The three pilots will be run by the St. Joseph Hospital Foundation and the Critical Junctures Institute, Bellingham; Community Choice Healthcare Network, Cashmere; and Inland Northwest Health Services, Spokane.
The pilots received $1.7 million in startup funds from the state under the Washington State Health Care Authority and will use personal health-record platforms from Microsoft Corp. and Google, according to an announcement from the state agency.
This is another approach that is emerging in some parts of the US. Will be interesting to follow.
Second last for the week we have:
By LAURA LANDRO
If all the talk in Washington about using electronic medical records to cut health-care costs makes your eyes glaze over, it might help to consider the experience of Holly Jacobson.
For two years, the 41-year-old employee of an educational nonprofit in Sacramento, Calif., has been using the My Health Manager Web site provided by her health plan, Kaiser Permanente, to access her electronic medical records. When she has her cholesterol checked, or one of her two children is tested for strep throat, she goes there to click on links that explain the test results. She views a graph showing her cholesterol readings over time -- "a good motivational tool" to watch her diet and exercise, she says. And she regularly emails her doctor with routine questions on managing one of her children's asthma. After she sprained an ankle last year, her physical therapist electronically sent her all the instructions for home follow-up care.
The system, Ms. Jacobson says, has led to "a significant shift in my ability to become more of an advocate for my own health care."
An online program offers health-plan members tips on lower-back pain.
Large managed-care groups like Kaiser Permanente and Group Health Cooperative are increasingly using electronic medical-record systems to help solve the age-old problem of getting patients to take better care of themselves. The trend, known as information therapy, involves delivering reliable health information directly to patients to help them manage their conditions and make treatment choices. Health plans also are offering online self-management programs and virtual coaching sessions for a wide range of health issues.

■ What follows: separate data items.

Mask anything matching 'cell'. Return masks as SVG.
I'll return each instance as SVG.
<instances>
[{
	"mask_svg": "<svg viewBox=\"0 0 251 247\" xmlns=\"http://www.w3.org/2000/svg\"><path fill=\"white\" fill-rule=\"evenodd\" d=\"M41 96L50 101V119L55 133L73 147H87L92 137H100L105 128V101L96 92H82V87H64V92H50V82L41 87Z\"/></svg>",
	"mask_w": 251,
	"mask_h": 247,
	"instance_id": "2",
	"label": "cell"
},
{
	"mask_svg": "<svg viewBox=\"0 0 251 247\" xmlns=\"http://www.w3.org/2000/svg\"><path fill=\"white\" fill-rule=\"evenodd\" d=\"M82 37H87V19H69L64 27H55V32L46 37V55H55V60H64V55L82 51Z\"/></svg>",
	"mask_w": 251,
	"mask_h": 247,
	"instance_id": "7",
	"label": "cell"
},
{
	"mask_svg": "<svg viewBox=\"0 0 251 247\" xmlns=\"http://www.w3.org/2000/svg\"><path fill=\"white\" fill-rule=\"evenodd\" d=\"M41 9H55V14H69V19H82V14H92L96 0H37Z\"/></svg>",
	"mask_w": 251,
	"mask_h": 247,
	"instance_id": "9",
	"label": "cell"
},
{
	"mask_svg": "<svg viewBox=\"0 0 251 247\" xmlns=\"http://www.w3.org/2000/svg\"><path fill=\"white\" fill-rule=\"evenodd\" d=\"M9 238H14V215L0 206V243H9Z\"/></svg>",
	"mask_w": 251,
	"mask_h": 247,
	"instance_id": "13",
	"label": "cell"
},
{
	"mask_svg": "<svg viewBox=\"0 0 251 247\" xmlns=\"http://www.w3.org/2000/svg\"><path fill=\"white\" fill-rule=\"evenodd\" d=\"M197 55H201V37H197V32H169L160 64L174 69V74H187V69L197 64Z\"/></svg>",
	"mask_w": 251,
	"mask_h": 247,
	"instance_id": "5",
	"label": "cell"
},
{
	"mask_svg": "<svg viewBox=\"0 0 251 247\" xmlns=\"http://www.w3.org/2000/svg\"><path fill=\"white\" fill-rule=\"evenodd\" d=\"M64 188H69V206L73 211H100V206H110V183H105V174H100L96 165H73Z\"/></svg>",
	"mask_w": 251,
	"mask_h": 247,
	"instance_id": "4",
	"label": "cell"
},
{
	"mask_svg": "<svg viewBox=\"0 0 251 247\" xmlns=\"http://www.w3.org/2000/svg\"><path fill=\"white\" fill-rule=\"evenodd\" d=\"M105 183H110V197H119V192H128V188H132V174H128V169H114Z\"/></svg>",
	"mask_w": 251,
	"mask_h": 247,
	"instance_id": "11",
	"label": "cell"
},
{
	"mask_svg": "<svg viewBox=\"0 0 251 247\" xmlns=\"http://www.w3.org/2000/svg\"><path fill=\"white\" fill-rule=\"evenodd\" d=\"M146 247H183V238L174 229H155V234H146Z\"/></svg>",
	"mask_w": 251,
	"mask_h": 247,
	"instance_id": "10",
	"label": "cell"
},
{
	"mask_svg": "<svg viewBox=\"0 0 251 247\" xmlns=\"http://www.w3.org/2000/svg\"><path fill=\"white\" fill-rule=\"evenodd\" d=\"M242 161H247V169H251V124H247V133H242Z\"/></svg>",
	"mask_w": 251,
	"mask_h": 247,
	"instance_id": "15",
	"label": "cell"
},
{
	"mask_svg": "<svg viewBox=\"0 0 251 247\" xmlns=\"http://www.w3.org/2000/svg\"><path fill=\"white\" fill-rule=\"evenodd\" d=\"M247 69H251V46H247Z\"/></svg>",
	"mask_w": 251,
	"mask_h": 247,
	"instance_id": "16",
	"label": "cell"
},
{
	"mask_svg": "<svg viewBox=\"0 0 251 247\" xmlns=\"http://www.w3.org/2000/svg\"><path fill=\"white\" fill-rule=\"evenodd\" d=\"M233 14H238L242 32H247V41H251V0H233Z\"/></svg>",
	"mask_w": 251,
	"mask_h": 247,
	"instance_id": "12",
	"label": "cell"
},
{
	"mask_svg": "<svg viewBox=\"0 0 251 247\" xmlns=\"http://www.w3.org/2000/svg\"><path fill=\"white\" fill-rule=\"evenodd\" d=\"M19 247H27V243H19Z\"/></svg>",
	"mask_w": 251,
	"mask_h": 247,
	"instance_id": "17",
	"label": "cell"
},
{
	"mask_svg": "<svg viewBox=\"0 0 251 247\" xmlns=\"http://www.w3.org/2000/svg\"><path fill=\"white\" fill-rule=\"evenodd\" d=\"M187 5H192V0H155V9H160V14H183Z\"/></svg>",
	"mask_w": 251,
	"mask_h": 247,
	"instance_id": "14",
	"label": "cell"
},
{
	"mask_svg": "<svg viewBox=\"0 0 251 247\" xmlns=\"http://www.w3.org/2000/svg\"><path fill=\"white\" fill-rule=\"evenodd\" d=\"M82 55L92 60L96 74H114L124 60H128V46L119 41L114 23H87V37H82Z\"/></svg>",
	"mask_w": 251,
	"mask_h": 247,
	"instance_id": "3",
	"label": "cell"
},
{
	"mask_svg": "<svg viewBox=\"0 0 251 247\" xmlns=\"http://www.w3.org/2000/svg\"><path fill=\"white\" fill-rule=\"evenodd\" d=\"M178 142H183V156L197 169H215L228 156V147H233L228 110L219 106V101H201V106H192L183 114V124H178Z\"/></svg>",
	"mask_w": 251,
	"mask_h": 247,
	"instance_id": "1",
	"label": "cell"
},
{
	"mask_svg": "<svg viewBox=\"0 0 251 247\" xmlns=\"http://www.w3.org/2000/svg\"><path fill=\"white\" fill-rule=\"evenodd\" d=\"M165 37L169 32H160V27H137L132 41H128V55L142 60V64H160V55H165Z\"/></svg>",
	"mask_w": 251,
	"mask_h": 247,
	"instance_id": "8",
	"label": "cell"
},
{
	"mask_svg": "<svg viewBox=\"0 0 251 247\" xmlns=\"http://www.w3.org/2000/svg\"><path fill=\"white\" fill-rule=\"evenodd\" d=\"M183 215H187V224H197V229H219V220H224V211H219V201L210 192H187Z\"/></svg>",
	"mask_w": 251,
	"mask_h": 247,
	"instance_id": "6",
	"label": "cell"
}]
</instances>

More here (Wall St Journal Subscription Required):
The other side of EHRs that needs to be more explained.
Last for this week we have:
Posted: March 19, 2009 - 5:59 am EDT
A personal health record that affords patients fine-tuned control over who sees their medical records or even portions of their records will be used in two of the three state-supported pilot projects in Washington.
The PHR software used by St. Joseph Hospital Foundation and the Critical Junctures Institute, based in Bellingham, and the Community Choice Healthcare Network, Cashmere, grew out of a community health program in Bellingham that developed a Web-based PHR software system called the Shared Care Plan. The Shared Care Plan PHR software was developed under a grant from the Robert Wood Johnson Foundation and is available free of charge.
The PHR initiatives in Bellingham and Cashmere will align themselves with the Microsoft Corp. HealthVault platform launched by the software giant in October 2007. Their PHR is developed on Microsoft’s .net software development framework and is a proprietary second-generation version of the Shared Care PHR software offered by Congral, a software development company.
Very much more here:
This provides more details on the Washington State initiative.
There is an amazing amount happening (lots of stuff left out). Enjoy!